VILNIUS, Lithuania, Oct. 3   The Parliament voted today to return
hundreds of Torah scrolls to Jewish communities around the world,
ending years of debate over the texts. 

 The decision was made as a forum gathered here to measure assets
lost throughout Central and Eastern Europe in the Holocaust. About
370 texts, mostly fragments, were recovered in Lithuania after the
Holocaust and were hidden away for decades of Soviet rule. 
 After Lithuania regained independence in 1991 with the collapse of
the Soviet Union, the scrolls were placed on the National Registry
of Cultural Heritage, making it almost impossible to remove them
legally. 
 A debate simmered for years over ownership and restitution. 

"This decision is a gesture of good will by Lithuania seeking to
develop good political and cultural cooperation with the world
Jewish community," Zibartas Jackunas, chairman of the Cultural
Committee of Parliament, told reporters. 

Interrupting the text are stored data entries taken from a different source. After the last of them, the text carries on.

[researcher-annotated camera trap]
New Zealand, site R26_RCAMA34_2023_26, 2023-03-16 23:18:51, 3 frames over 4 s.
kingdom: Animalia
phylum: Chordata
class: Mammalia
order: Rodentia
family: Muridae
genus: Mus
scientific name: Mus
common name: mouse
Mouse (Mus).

 The Torahs are among the last remnants of a community of 220,000
Jews that flourished before World War II. Vilnius, capital of a
region that was once part of Poland, was called by some the
Jerusalem of the North. 
 The scrolls also illustrate the legal difficulties that arise in
trying to return cultural property looted in the Holocaust, a
problem that is the subject of a conference here that started today
and ends on Thursday. A similar meeting was held in London in 1997
on the gold looted by the Nazis, and a conference in Washington in
1998 covered other lost assets. 
 The forum here will discuss items like patents and religious
objects, including an estimated 600,000 art works stolen from Jews.

 The list of foreign participants includes the deputy treasury
secretary from the United States, Stuart E. Eizenstat, who
addresses the forum on Wednesday, and Walter Schwimmer, secretary
general of the Council of Europe. The conference expects delegates
from more than 40 nations. 
 Lithuania continues to struggle to come to grips with the
Holocaust and collaboration with Hitler. Nazi hunters like the
Simon Wiesenthal Center have criticized Lithuania for what they see
as delays in the trials of alleged collaborators. 

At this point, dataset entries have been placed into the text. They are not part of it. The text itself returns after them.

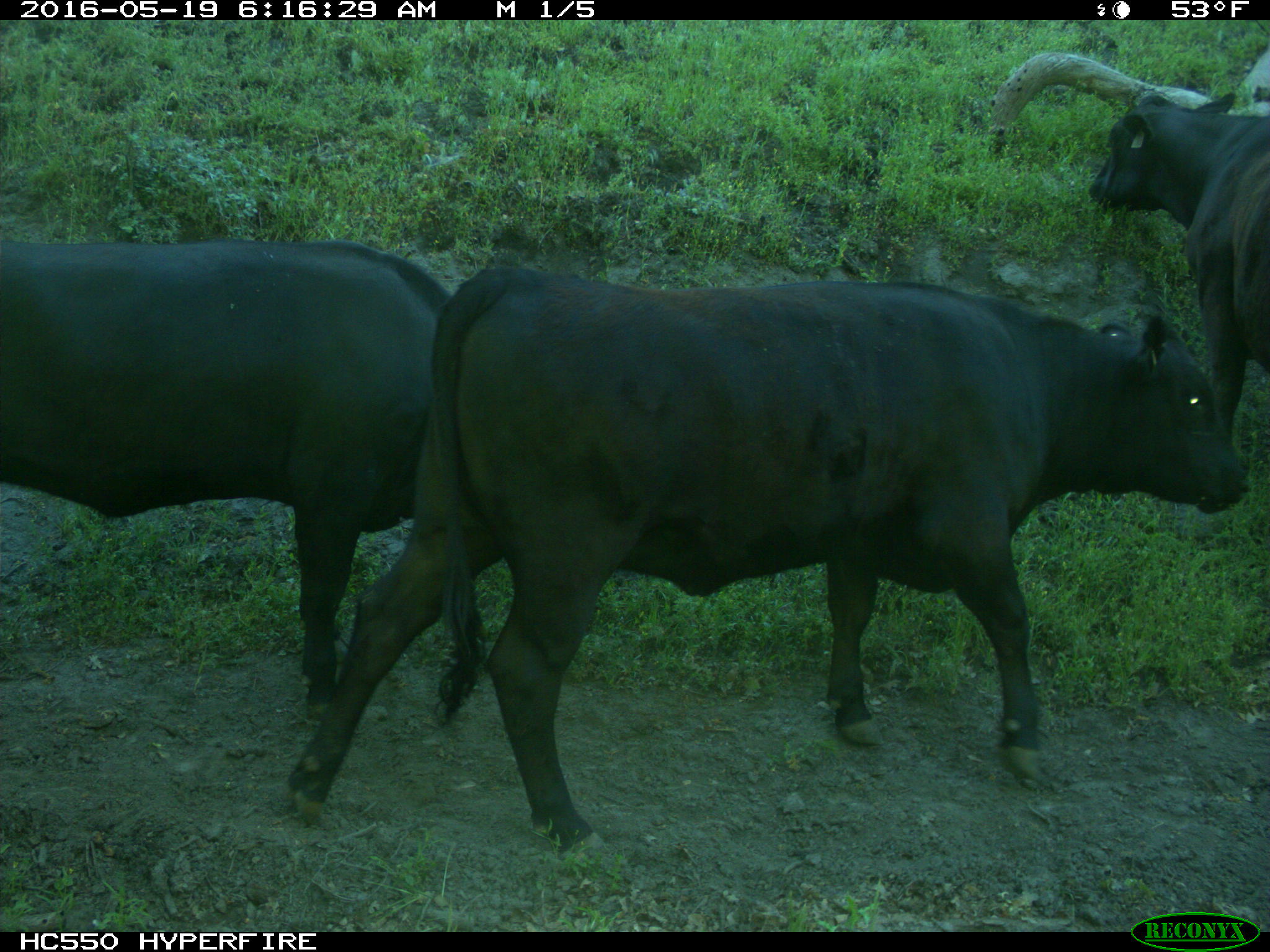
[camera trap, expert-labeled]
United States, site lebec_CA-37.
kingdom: Animalia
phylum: Chordata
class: Mammalia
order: Artiodactyla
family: Bovidae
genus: Bos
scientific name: Bos taurus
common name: domestic cow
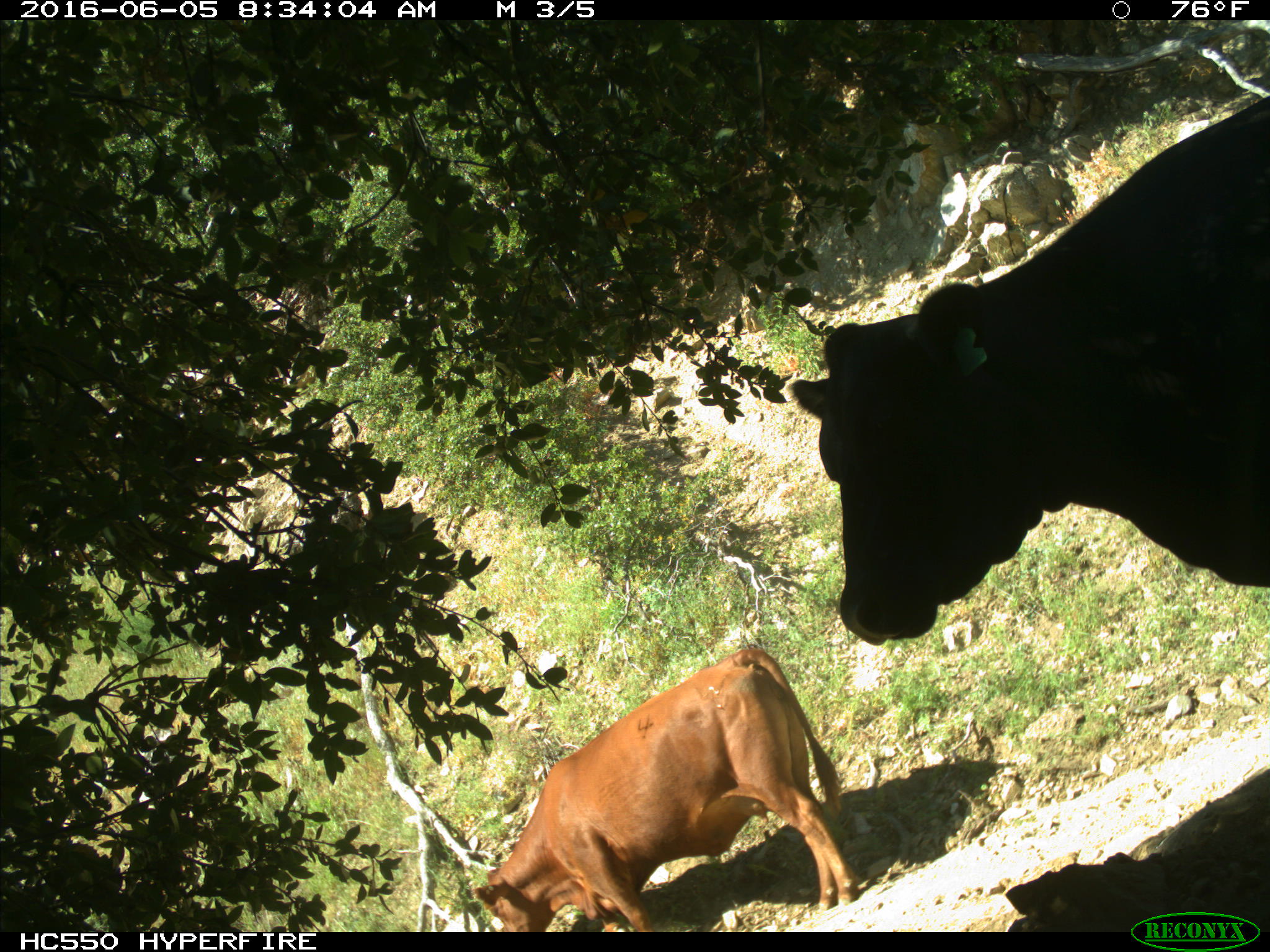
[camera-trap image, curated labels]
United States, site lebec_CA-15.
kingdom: Animalia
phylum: Chordata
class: Mammalia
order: Artiodactyla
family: Bovidae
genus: Bos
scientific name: Bos taurus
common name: domestic cow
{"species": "Bos taurus (domestic cow)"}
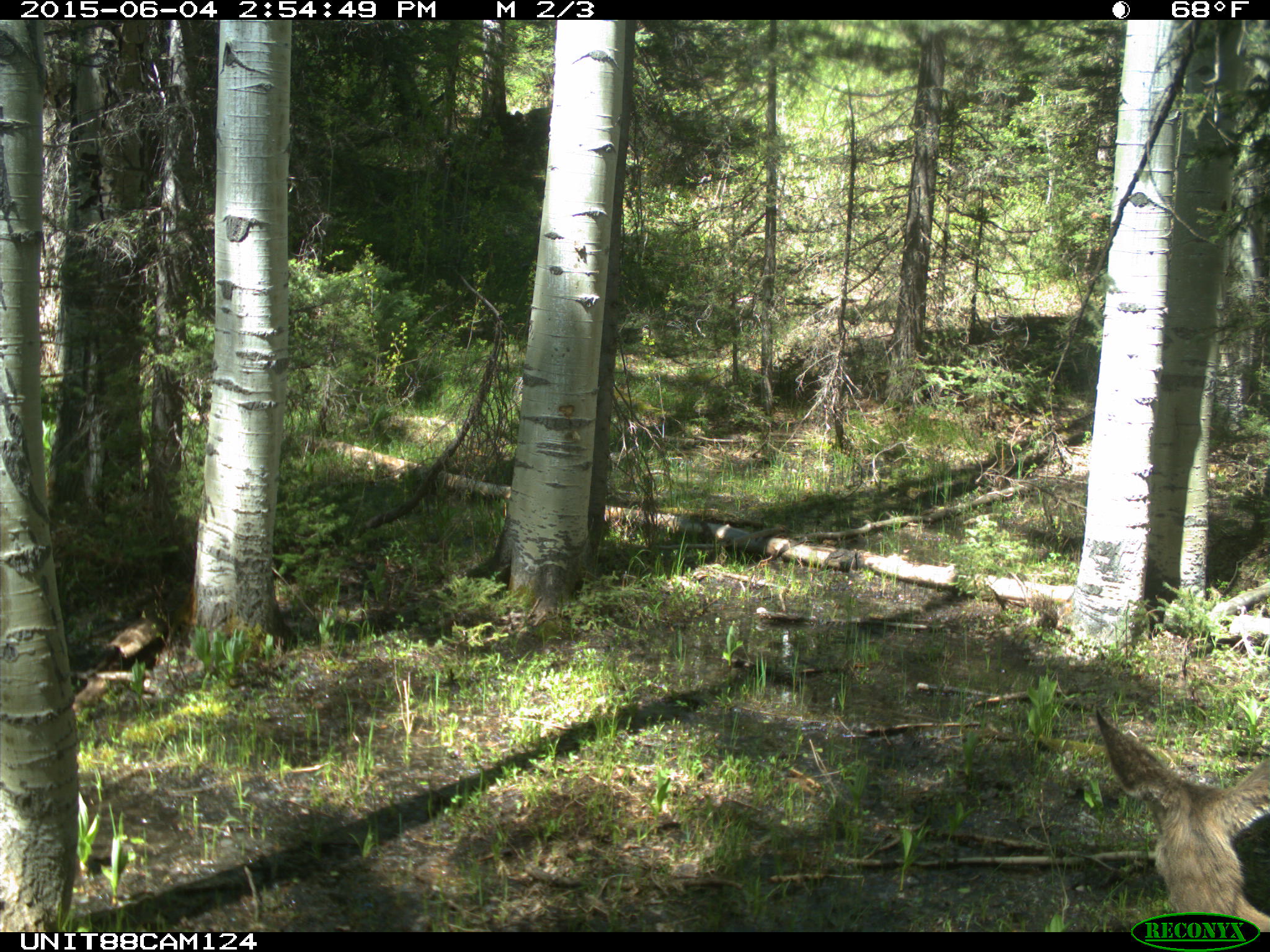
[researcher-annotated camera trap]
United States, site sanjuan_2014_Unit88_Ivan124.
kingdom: Animalia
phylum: Chordata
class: Mammalia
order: Artiodactyla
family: Cervidae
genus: Odocoileus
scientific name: Odocoileus hemionus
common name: mule deer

 Last week, Aleksandras Lileikis, 93, who was suspected of handing
over more than 70 Jews to Nazi executioners, died before his
suspended trial could decide on the charges. The trial of his
wartime deputy, Kazys Gimzauskas, who some doctors say is mentally
and physically unfit for the rigors of his court case, has been
delayed. 
 Critics say Lithuania should be reminded of that despite its
efforts to promote the Holocaust debate. 
 "With all due respect," the head of the Jerusalem office of the
Wiesenthal Center, Efraim Zuroff, said, "the most pressing question
related to the Holocaust in Lithuania today is the prosecution of
those Lithuanians who actively participated in the persecution
and/or murder of Jews during World War II."